--- BEGIN ---
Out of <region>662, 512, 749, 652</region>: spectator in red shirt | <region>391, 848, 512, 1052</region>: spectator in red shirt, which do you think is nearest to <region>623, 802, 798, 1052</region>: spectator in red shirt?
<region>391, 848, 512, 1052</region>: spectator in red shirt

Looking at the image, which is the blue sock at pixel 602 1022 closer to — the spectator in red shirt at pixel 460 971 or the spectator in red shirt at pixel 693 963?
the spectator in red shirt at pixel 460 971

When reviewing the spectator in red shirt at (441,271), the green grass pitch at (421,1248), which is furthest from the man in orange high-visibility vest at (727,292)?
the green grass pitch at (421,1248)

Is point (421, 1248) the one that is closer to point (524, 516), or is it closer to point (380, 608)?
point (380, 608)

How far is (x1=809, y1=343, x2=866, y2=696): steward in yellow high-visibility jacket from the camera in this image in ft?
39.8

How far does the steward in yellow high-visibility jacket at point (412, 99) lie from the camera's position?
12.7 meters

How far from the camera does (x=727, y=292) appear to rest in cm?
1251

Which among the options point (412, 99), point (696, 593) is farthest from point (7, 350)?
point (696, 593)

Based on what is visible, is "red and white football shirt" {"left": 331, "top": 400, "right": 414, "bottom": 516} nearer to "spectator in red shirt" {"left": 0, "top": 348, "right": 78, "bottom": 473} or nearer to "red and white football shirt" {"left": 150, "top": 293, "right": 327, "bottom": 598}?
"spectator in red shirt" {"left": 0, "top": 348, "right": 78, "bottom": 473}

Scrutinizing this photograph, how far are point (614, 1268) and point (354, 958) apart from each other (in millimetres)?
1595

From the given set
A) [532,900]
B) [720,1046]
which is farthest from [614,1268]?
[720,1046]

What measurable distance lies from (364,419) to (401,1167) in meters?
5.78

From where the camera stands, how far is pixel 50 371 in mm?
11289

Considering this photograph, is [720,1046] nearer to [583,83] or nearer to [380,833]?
--- END ---
Please repeat the items above word for word, from the line containing "Scrutinizing this photograph, how" up to and including the last line of the items.

Scrutinizing this photograph, how far are point (614, 1268) and point (354, 958) apart from each other (in millimetres)?
1595

From the given set
A) [532,900]
B) [720,1046]
which is farthest from [614,1268]?
[720,1046]

What measurable distance lies from (364,419) to (401,1167) in meters?
5.78

From where the camera stands, how far is pixel 50 371 in mm?
11289

Considering this photograph, is [720,1046] nearer to [583,83] or nearer to [380,833]?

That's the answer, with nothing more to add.